Chapter 5 – Operations on Rational Numbers
Practice Set 22
1. Carry out the following additions of rational numbers.
(i) \(\large \frac {5}{36}\) + \(\large \frac {6}{42}\)
Solution:
\(\large \frac {5}{36}\) + \(\large \frac {6}{42}\)
= \(\large \frac {5\,×\,7}{36\,×\,7}\) + \(\large \frac {6\,×\,6}{42\,×\,6}\)
= \(\large \frac {35}{252}\) + \(\large \frac {36}{242}\)
= \(\large \frac {35\,+\,36}{252}\)
= \(\large \frac {71}{252}\)
∴ \(\large \frac {5}{36}\) + \(\large \frac {6}{42}\) = \(\large \frac {71}{252}\)
(ii) 1 \(\large \frac {2}{3}\) + 2 \(\large \frac {4}{5}\)
Solution:
1 \(\large \frac {2}{3}\) + 2 \(\large \frac {4}{5}\)

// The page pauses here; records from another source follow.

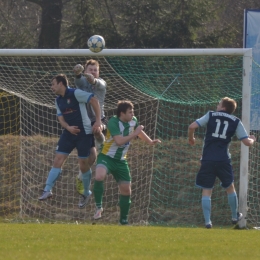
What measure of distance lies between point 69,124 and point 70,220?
357cm

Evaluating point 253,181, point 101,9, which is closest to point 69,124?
point 253,181

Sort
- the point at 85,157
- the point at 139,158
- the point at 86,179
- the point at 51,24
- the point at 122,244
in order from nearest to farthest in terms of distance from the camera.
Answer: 1. the point at 122,244
2. the point at 85,157
3. the point at 86,179
4. the point at 139,158
5. the point at 51,24

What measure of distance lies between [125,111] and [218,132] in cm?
117

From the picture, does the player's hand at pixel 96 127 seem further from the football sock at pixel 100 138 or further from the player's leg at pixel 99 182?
the player's leg at pixel 99 182

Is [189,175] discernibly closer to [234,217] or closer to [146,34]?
[234,217]

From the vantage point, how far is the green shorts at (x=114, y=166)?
9367 millimetres

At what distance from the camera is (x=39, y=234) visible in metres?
7.66

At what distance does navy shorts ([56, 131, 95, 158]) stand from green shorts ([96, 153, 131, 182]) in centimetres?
27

= \(\large \frac {1\,×\,3\,+\,2}{3}\) + \(\large \frac {2\,×\,5\,+\,4}{5}\)
= \(\large \frac {5}{3}\) + \(\large \frac {14}{5}\)

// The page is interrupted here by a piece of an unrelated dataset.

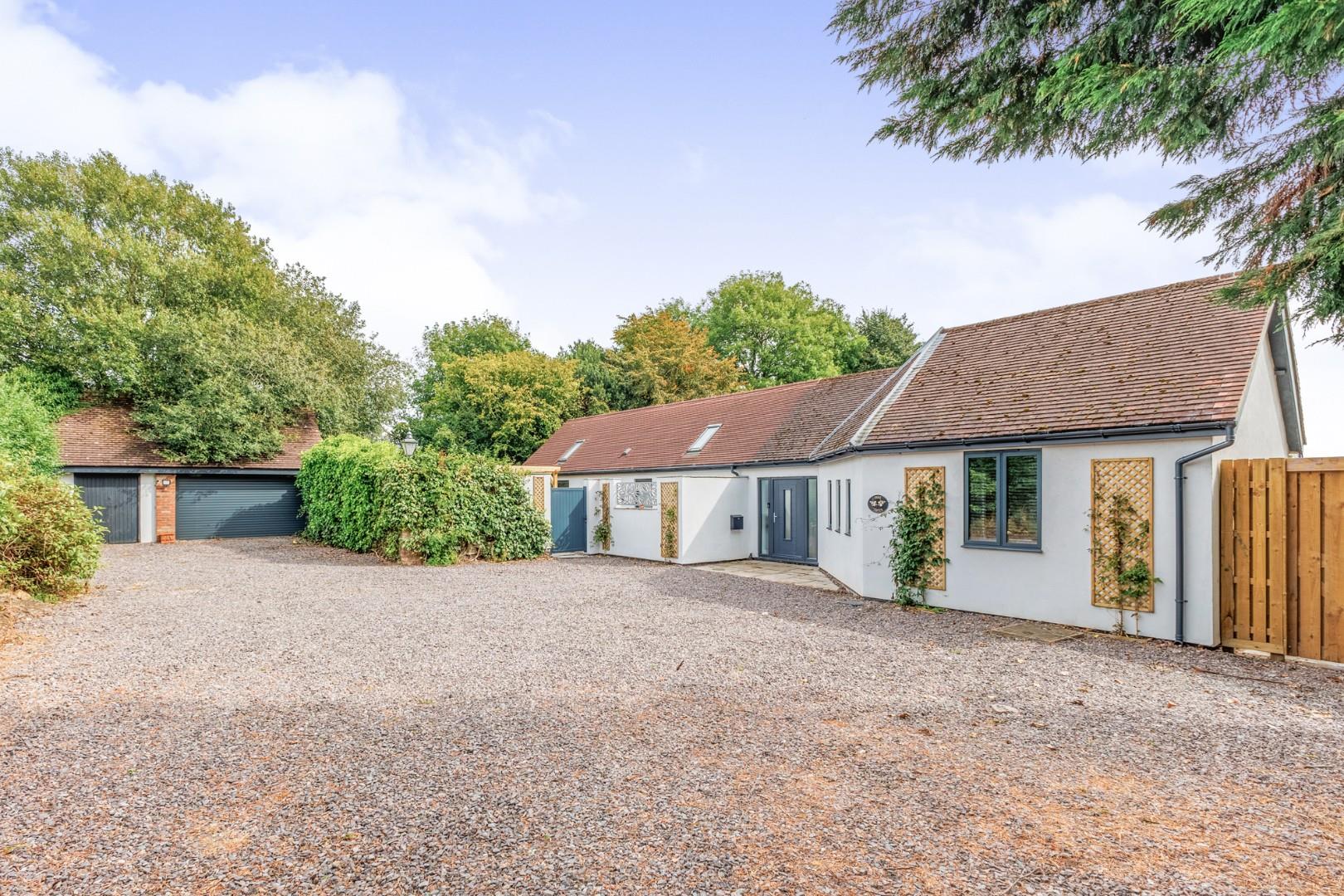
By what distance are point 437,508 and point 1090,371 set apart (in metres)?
12.7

= \(\large \frac {5\,×\,5}{3\,×\,5}\) + \(\large \frac {14\,×\,3}{5\,×\,3}\)
= \(\large \frac {25}{15}\) + \(\large \frac {42}{15}\)
= \(\large \frac {25\,+\,42}{15}\)
∴ 1 \(\large \frac {2}{3}\) + 2 \(\large \frac {4}{5}\) = \(\large \frac {25\,+\,42}{15}\)
(iii) \(\large \frac {11}{17}\) + \(\large \frac {13}{19}\)
Solution:
\(\large \frac {11}{17}\) + \(\large \frac {13}{19}\)
= \(\large \frac {11\,×\,19}{17\,×\,19}\) + \(\large \frac {13\,×\,17}{19\,×\,17}\)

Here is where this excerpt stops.